-------- Data for the task --------

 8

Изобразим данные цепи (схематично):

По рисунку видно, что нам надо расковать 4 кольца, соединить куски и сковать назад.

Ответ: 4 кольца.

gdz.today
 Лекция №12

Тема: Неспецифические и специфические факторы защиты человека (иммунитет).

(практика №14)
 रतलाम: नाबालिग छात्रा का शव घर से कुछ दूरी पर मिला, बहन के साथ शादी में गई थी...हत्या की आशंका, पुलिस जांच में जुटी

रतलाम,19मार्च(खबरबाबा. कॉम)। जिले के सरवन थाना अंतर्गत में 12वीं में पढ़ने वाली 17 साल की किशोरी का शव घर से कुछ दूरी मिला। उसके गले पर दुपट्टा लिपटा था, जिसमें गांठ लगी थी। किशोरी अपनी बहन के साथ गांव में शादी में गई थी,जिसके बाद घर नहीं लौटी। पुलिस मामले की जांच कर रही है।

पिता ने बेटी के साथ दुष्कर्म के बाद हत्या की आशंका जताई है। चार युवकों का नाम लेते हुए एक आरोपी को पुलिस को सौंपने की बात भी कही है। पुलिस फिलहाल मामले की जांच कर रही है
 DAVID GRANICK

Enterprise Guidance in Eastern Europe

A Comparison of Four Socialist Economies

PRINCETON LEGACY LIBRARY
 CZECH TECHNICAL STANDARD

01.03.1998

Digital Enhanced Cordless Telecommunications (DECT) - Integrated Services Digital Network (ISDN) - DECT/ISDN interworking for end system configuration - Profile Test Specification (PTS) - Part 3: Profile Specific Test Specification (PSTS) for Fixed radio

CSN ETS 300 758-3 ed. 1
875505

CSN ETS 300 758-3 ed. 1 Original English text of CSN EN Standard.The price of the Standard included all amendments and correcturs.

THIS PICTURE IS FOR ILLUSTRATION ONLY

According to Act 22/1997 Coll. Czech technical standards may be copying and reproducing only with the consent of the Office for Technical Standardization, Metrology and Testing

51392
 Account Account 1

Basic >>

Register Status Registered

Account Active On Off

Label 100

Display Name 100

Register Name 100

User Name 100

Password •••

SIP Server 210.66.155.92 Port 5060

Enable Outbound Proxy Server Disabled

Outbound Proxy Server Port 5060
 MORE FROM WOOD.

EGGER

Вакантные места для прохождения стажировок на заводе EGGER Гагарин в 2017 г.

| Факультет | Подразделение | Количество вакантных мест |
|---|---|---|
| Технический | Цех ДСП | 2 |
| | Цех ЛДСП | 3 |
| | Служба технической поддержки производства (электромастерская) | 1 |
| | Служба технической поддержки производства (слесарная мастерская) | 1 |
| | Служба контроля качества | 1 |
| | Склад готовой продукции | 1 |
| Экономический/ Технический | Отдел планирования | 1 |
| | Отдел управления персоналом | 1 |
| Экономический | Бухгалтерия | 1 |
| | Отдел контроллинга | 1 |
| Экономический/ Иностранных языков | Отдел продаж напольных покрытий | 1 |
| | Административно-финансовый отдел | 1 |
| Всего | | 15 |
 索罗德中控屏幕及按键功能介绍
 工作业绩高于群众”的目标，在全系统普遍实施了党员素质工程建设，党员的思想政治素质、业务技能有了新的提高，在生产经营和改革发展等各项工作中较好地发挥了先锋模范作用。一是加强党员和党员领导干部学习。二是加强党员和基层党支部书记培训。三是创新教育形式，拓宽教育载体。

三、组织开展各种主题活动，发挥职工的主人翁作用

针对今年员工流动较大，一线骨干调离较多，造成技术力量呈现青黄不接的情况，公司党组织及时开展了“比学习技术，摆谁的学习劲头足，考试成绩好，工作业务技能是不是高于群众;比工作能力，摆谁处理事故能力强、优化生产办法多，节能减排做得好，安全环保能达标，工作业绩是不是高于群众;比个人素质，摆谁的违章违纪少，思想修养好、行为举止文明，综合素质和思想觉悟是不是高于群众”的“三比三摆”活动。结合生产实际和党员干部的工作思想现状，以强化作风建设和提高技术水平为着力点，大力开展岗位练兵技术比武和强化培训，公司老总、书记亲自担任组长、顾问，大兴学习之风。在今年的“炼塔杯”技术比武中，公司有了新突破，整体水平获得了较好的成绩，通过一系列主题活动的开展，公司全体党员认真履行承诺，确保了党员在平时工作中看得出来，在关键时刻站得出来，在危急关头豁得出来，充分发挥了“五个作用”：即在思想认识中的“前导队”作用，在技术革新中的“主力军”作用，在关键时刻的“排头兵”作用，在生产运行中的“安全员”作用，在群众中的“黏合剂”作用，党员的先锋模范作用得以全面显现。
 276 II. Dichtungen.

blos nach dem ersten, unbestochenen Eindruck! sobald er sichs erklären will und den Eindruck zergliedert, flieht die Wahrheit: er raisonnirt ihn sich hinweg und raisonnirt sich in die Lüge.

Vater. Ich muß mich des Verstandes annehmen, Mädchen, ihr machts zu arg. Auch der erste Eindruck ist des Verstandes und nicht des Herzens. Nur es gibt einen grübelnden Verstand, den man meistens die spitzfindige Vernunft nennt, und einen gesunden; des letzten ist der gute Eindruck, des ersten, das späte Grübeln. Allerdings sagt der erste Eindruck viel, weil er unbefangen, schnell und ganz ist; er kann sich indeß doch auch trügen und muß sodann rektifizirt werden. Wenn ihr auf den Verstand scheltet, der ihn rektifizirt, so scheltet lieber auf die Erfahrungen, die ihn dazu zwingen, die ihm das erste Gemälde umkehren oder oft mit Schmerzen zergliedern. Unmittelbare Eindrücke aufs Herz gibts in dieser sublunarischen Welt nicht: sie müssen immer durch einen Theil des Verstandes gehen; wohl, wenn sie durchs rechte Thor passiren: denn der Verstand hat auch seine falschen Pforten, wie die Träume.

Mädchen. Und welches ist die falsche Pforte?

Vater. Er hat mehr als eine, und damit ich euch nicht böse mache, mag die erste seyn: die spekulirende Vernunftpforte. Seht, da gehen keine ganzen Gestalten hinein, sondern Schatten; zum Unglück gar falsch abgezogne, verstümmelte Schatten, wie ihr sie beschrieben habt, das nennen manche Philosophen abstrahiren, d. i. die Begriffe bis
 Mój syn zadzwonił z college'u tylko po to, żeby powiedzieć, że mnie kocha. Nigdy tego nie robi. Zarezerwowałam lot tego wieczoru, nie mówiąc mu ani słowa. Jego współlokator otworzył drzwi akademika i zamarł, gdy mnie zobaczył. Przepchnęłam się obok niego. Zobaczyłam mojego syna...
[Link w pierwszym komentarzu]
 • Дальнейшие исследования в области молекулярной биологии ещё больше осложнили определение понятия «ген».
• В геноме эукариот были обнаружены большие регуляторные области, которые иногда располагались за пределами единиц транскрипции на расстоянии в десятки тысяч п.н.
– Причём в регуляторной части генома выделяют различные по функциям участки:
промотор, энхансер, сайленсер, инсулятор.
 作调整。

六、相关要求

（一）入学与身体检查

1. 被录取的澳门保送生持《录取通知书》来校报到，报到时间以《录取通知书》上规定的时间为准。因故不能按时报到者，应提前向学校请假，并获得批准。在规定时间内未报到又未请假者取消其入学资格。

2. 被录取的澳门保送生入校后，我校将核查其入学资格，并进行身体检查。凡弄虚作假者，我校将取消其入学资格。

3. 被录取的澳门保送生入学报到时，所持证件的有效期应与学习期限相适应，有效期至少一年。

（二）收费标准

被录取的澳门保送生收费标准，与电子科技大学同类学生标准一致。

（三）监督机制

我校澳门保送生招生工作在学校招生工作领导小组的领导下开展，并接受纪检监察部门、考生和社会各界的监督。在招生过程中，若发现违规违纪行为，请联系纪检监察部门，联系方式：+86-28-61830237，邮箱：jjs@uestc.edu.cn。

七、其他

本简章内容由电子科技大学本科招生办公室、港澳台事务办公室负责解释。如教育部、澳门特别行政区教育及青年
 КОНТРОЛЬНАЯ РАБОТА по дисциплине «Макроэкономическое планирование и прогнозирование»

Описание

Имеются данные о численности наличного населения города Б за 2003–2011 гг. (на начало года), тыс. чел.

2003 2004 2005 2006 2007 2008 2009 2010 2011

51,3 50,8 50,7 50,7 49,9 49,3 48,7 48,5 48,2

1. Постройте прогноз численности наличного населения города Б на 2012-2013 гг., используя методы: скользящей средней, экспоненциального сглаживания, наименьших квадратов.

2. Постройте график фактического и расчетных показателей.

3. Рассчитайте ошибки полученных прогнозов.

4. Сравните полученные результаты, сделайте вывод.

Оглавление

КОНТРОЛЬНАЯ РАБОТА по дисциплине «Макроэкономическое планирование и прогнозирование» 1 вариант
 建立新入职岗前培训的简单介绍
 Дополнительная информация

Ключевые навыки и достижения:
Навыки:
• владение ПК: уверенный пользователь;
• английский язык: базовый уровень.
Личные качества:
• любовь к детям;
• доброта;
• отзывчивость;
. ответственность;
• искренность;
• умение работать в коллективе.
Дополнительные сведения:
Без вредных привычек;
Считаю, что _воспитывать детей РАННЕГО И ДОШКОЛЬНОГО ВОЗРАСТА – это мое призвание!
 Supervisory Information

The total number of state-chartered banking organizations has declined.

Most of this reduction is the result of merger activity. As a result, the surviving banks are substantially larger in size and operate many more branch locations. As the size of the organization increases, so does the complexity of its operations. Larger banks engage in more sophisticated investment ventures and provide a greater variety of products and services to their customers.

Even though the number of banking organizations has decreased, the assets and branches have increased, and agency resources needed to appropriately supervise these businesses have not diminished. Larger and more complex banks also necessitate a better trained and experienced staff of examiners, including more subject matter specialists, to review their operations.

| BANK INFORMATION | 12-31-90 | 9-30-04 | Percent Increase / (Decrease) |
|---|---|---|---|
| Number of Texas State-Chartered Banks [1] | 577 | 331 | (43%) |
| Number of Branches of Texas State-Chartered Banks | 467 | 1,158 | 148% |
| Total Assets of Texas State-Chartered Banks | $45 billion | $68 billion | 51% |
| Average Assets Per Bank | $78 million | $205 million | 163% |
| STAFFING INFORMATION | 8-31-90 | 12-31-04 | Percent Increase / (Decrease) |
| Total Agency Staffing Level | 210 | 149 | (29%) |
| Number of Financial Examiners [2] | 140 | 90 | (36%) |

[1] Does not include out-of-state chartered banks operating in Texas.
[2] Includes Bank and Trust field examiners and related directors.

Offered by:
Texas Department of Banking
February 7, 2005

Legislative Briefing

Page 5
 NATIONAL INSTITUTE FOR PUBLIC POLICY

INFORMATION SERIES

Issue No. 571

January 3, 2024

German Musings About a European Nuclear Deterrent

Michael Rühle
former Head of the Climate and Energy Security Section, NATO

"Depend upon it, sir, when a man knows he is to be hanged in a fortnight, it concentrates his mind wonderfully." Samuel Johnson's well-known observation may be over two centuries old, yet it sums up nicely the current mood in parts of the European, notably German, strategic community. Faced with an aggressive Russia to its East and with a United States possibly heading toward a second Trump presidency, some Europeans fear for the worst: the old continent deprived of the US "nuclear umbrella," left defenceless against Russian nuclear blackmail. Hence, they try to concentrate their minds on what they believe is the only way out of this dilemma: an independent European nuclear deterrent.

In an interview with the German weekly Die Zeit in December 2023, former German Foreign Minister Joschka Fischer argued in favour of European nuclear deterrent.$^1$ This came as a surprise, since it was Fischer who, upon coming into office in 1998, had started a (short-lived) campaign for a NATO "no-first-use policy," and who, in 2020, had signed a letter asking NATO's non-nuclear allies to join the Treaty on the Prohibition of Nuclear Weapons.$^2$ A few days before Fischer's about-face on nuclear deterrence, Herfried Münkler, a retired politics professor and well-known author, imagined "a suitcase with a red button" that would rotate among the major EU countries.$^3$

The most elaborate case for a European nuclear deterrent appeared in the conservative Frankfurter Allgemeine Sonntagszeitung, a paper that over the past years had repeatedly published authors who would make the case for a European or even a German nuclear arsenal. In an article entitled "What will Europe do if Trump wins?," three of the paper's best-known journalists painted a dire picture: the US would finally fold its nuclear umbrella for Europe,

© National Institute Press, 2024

--------

Instructions to follow: Filter the entries and copy out every line with the word "EGGER".

Output below:
EGGER
Вакантные места для прохождения стажировок на заводе EGGER Гагарин в 2017 г.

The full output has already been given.